Several advantages and disadvantages are associated with the use of education as a measure of SEP. Main advantages are: (1) its universality, it is applicable to people regardless of age and working circumstances; (2) its comparability; (3) the relative ease with which it can be measured; and (4) its relative insensitivity to health-related selection, and thus to reverse causality (Galobardes et al. 2007). Despite its general applicability, education lacks a universal meaning, since its implications are related to gender, ethnicity, birth cohort, and social class, amongst other things. Other disadvantages are mainly associated with the fact that education captures only a part of SEP, i.e. knowledge-related skills and assets rather than material circumstances (Galobardes et al. 2007).

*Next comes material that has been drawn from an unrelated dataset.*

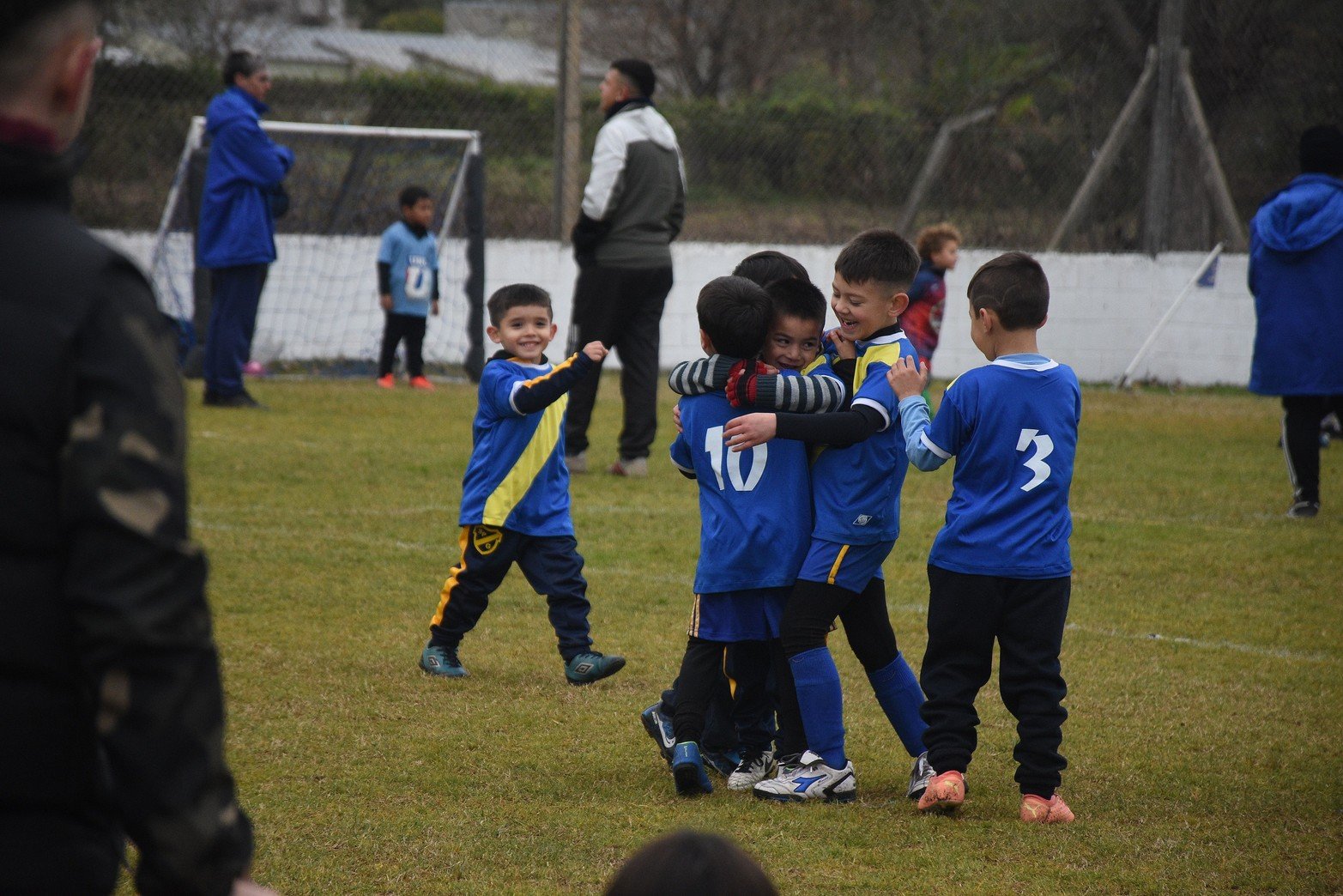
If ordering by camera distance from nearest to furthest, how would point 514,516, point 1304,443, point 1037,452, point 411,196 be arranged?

Yet, as both education and diabetes mortality are strongly lifestyle related, education may be a particularly relevant indicator for studying SEP inequalities in diabetes mortality. Furthermore, despite being attained rather early in life, education has been shown to remain as a key indicator of SEP through the life course.

Theoretical considerations

Educational inequalities in diabetes mortality

In line with the most previous studies (Espelt et al. 2008; Tang et al. 2003; Vandenheede et al. 2013), a strong inverse association between education and diabetes mortality was found among both men and women. Our results are similar to the ones of Espelt et al. (2008), indicating that the educational patterning of diabetes mortality found in the 1990s largely persists in the 2000s. If there is any change between the two periods, it is an increase in the magnitude of the association among men. Other studies also report a rise in the magnitude of SEP inequalities in diabetes in recent decades (Imkampe and Gulliford 2011; Smith 2007). We also observed an inverse association between education and diabetes mortality in countries and regions for which data were previously unavailable.

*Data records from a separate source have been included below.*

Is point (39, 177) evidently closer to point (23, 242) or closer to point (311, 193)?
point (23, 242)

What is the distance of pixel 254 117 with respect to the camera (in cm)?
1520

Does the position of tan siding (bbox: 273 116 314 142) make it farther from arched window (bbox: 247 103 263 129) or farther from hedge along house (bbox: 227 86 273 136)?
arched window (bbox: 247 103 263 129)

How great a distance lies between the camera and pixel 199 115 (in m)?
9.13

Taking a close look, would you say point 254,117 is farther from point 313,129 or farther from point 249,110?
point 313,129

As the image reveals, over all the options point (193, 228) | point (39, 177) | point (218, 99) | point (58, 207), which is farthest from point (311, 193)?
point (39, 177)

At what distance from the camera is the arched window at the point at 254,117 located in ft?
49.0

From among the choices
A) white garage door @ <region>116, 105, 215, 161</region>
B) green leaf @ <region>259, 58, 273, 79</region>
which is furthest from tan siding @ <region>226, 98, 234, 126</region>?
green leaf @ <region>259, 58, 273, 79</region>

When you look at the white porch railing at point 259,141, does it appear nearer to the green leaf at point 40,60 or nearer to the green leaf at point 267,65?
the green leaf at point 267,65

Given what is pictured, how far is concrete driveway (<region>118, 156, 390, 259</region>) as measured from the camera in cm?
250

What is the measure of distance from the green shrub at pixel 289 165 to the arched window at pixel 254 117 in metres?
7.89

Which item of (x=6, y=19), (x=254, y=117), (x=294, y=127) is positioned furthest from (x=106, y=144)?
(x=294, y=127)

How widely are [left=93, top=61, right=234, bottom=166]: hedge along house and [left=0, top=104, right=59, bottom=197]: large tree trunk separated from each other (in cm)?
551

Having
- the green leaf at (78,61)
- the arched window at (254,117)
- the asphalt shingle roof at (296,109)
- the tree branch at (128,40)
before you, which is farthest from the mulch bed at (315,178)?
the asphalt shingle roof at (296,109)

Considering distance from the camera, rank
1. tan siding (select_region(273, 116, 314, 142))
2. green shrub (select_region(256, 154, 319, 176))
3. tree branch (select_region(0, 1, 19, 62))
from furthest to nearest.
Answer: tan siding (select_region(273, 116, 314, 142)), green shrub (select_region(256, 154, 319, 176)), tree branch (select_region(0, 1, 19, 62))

Several explanations for SEP inequalities in diabetes mortality have been put forward. Analogous to explanations for educational differences in diabetes incidence and prevalence, lifestyle, and more specifically obesity, is considered to be a key intermediary factor (Espelt et al. 2013; Vandenheede et al. 2013). Furthermore, factors related to diabetes progression, such as access to and quality of diabetes care, metabolic control and complications, could also be important determinants (Bachmann et al. 2003). Since diabetes management is becoming ever more technical and demanding, and since higher educated groups are better equipped to take full advantage of these developments than lower educated groups, educational inequalities in diabetes management and mortality are likely to widen (Phelan et al. 2010; Smith 2007). Another explanation for the rather strong association of education with diabetes mortality could be related to attitudes towards health. While higher-SEP people are inclined to think about their future health risk, to consider themselves as having control over their health, and to be aware of the influence of lifestyle on health, lower-SEP people are less prone to do so (Wardle and Steptoe 2003). These SEP differences in lifestyle, diabetes progression factors and attitudes cannot be separated from the differences in life opportunities and material circumstances between SEP groups, which may themselves arise because of the macro socioeconomic and political context (CSDH 2010).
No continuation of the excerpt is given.